I just went through the same thing. I received the news at 18 weeks that my baby had bilateral choroid plexus cysts. I too am having a boy (can't wait) and I was so upset with the news. My doctor told me not to worry because my NT scan was negative and so was my triple screen test. He sent me for a level 2 ultrasound, just to be safe, and the specialist recommended I have an amnio because of my age (I'm 34). This only caused me more stress and worry. The results came back and the baby was healthy. I just went back to the specialist for check up at 22 weeks and the cysts are gone.
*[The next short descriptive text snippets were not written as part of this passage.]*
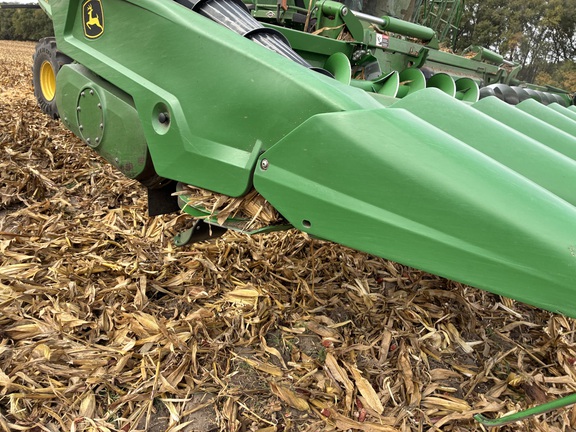 2022 John Deere C12F Header Corn Head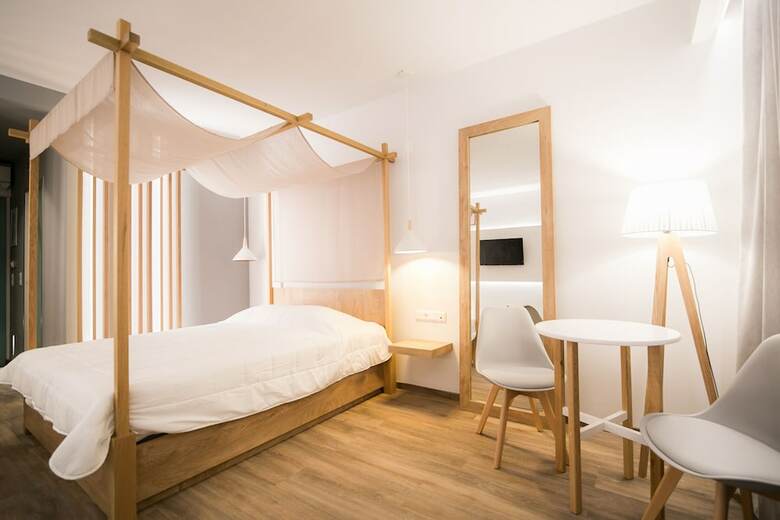 Apartamentos Sunrise Village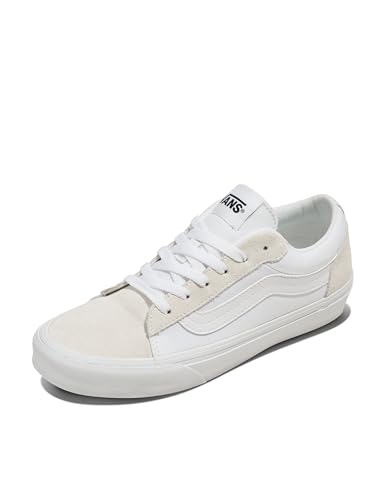 Vans VERO LS, White/White, 5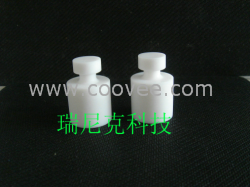 供應(yīng)聚四氟乙烯PTFE砝碼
The specialist stated he sees the cysts in approximately 1 out of 12 fetuses. As long as you do not have any other risk factors, I wouldn't worry. These cysts usually clear up by week 24.
Reply:Hi,


I don't exactly know what type of cyst that is...but I had a cyst during the first tri which most women get and they said it is fine and wont hurt my little one. I don't know of a cyst hurting a baby. If the doc says it's most likely fine just keep those words in, they just have to make sure to protect them, you, and your son...
Reply:i've heard of women getting a cyst during pregnancy and they said it'll usually go away by 6 months and if not the DR will have to remove it.
Reply:I had never heard of it until your question. I was curius so I looked it up. Here is what I found:





The choroid plexus is the tissue within the brain, which produces the cerebrospinal fluid. This fluid fills the normal spaces in the brain (ventricles) and flows around the outside of the brain and spinal cord. Small fluid-filled spaces, called cysts, are seen during obstetrical ultrasound examinations in the choroid plexus in up to 2% of normal pregnancies.
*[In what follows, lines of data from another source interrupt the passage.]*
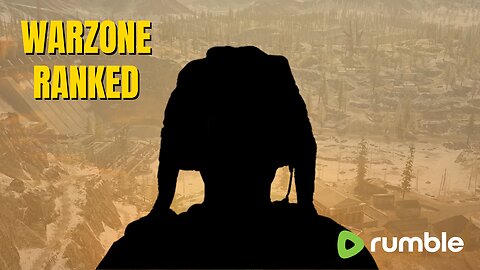 Ranked is Back!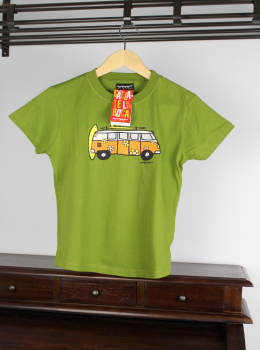 CAMISETA IMPRESA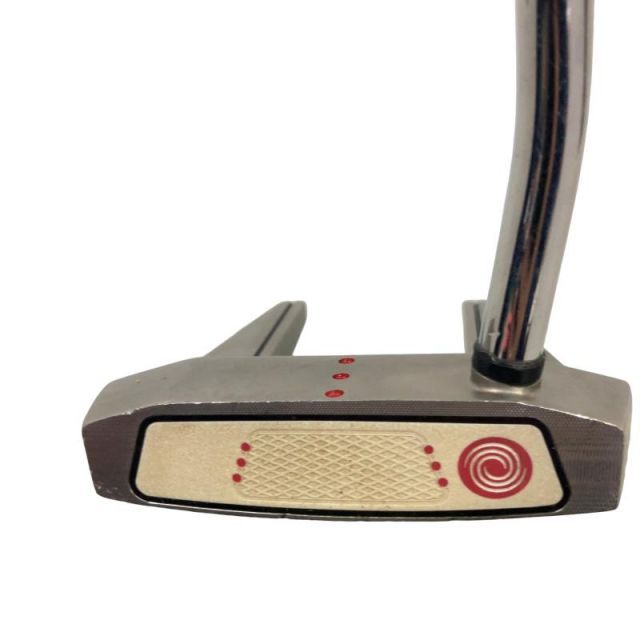 中古パター (33)インチPure coPPer ヨドバシ.com - PING ピン HEPPLER ANSER2（ヘプラー アンサー2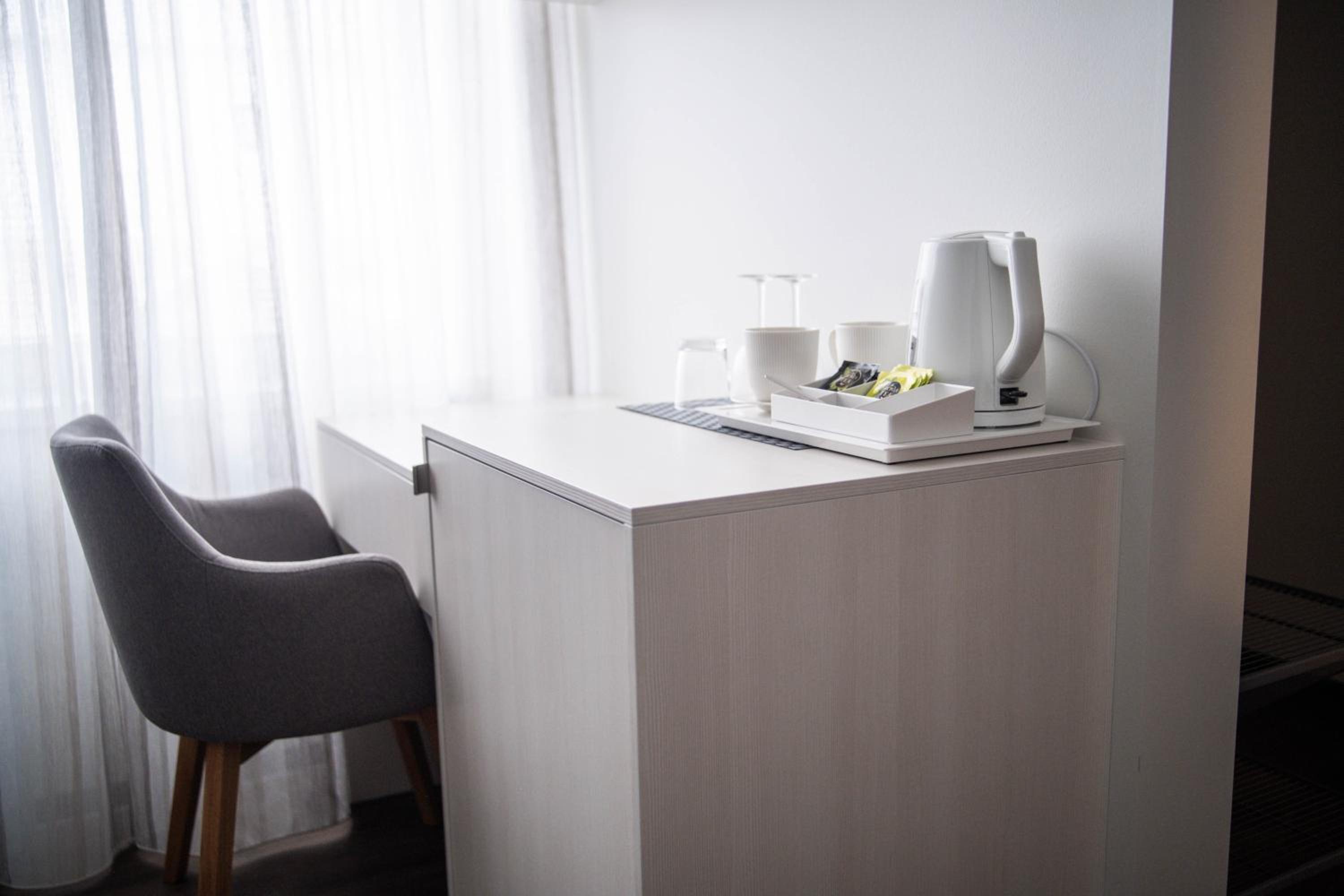good mood guesthouse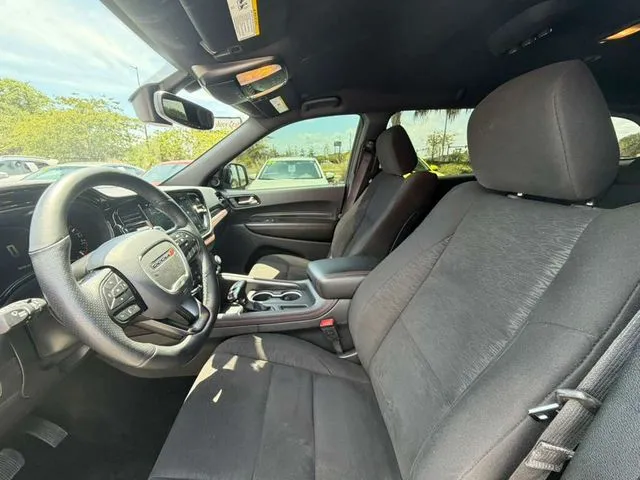 Dodge Durango photo 19
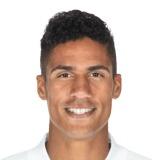 Raphaël Varane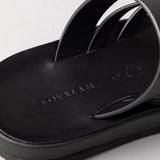 高品質レザー ストラップアンカーサンダル メンズ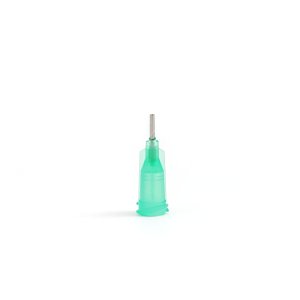 7018107 Nordson Dispensing Tip Green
These cysts disappear spontaneously during pregnancy and are, in themselves, of no concern before or after birth. There is no need to re-scan during pregnancy. Children with choroid plexus cysts are developmentally normal and indistinguishable from those in whom no cysts were seen on ultrasound examination during pregnancy.





In a few patients reported in medical journals, a fetus with choroid plexus cysts was found to have a chromosomal abnormality, Trisomy 18. In Trisomy 18, the fetus has an extra chromosome number 18 with a total of 47 chromosomes, instead of the normal 46. The great majority of babies with this condition have other physical abnormalities, often affecting the limbs (especially a clenched fist), heart, brain, and/or face. When these defects are found in addition to choroid plexus cysts, there is a strong concern about Trisomy 18, and the mother would be recommended to have an Amniocentesis to determine if the fetus has this condition.





There is considerable controversy in the medical journals about how great a risk of Trisomy 18 or other chromosomal abnormalities there is for a fetus with choroid plexus cysts. This is especially for the fetus that appears otherwise normal by ultrasound and has no other risk factors; such as mother's age, a family history of chromosome problems or an abnormal screening blood test called (Maternal Serum Screen). The size, number and eventual disappearance of these cysts did not alter the risk.





If a fetus with choroid plexus cysts has a detailed ultrasound, including views of the heart and of hands that open and close, and shows no other abnormalities, then the risk of Trisomy 18 is only 1 in about 250. The risk of an Amniocentesis causing a miscarriage is about 1 in 250.





Maternal age (mother’s age over 32) is a significant risk factor as well as other ultrasound signs. The risk of chromosome abnormalities increases significantly when CPC’s are associated with other markers rising from less than 1 in 250 as an isolated finding in a woman under 32 years to 1 in 10 when associated with other markers or raised maternal age.





Based on the medical literature and our experience, we do not recommend Amniocentesis in cases with choroid plexus cysts as the only risk factor. We do believe, however, that Amniocentesis is certainly not inappropriate and can justifiably be performed because of parental concern, even for a small isolated choroid plexus cyst.